Before UX, I was a Speech-Language Pathologist, which meant sitting with people who knew exactly what they wanted to say but couldn't find the words to match. That habit has carried over in my research practice: noticing the gap between what people intend and what actually comes out.
10 years of experience at Google, Meta, and Duolingo taught me that the research question is almost never the real question. I've led generative studies that shifted roadmap priorities, usability research that caught critical failures before they shipped, and longitudinal work that traced how people's relationships with a product evolve over time.
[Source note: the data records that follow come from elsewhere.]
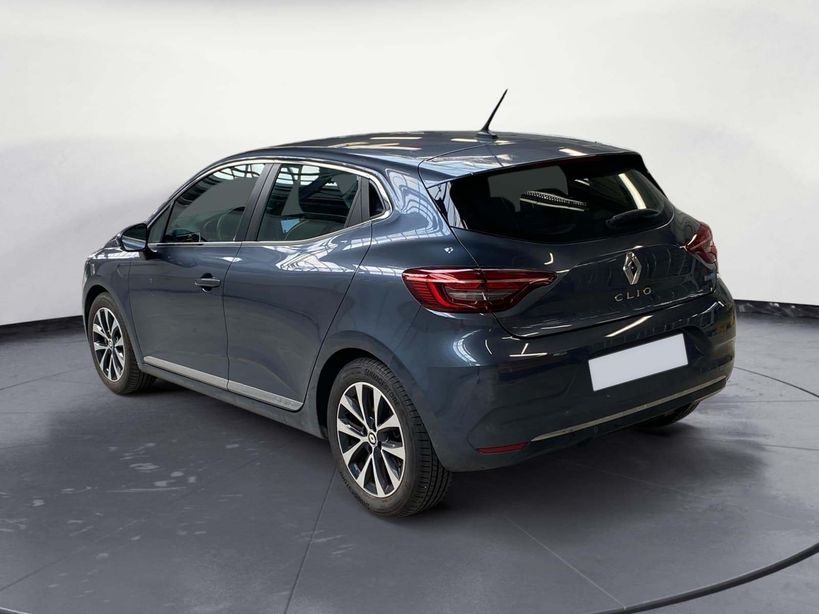 RENAULT CLIO V 2022 - Photo n°5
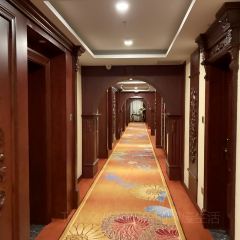 圣彼得堡大酒店特色餐厅 User Photo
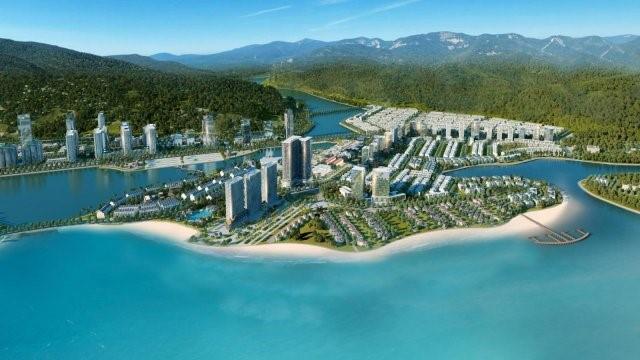 Grand Bay Hạ Long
I'm available for senior contract and full-time UX Research roles. I'm most interested in teams where the research can change what they think is possible.
02 What I Do
01
The best research projects start with a precise question, not a vague one. I get involved before the brief is written to help teams figure out exactly what they need to learn.
02
Interviews, ethnographic observation, diary studies, usability testing. I'm skilled at creating conditions where people tell you what they actually think, not what they think you want to hear.
03
Qualitative findings gain force when triangulated with behavioral data. I'm comfortable partnering with data scientists and designing surveys that complement exploratory work.
04
After fieldwork, I put real time into synthesis: what the patterns mean, how to sequence the story, and what format will reach the people who need to act on it.
05
I trained as a Speech-Language Pathologist before moving into UX research. That background gives me a specific vocabulary for diagnosing where communication breaks down, which changes the questions I know to ask.
06
Getting research into decisions is a separate skill from doing the research. I pay close attention to who makes decisions, what they need to hear, and when in the process they're actually open to changing course.
03 Career
Prior to 2016
Clinical Practice
Speech Therapist
Worked clinically with individuals across the lifespan with communication, language, and cognitive disorders. Observed where and why communication breaks down, and facilitated getting it back on track.
2016 – 2018
UX Research Coordinator
Coordinated UX research operations for Google Cloud, managing study logistics, participant recruitment, and cross-team communication to keep research running smoothly.
2018 – 2022
Meta
UX Researcher — Instagram
Conducted "Creator" research across Instagram's Feed, Messenger, Profile, and Live surfaces. Helped teams understand how creators and influencers interact with their fans and navigate the social dynamics of a platform at global scale.
2022 – 2025
Duolingo
Sr UX Research Manager
Led research for core learning and engagement features on the world's most popular language learning app. Partnered closely with product, design, and learning science teams to understand how people build and break long-term learning habits.
2026
Contractor
Independent Researcher
Most recently: contracted to lead foundational qualitative research at Change.org, studying a small segment of users who drive outsized platform impact.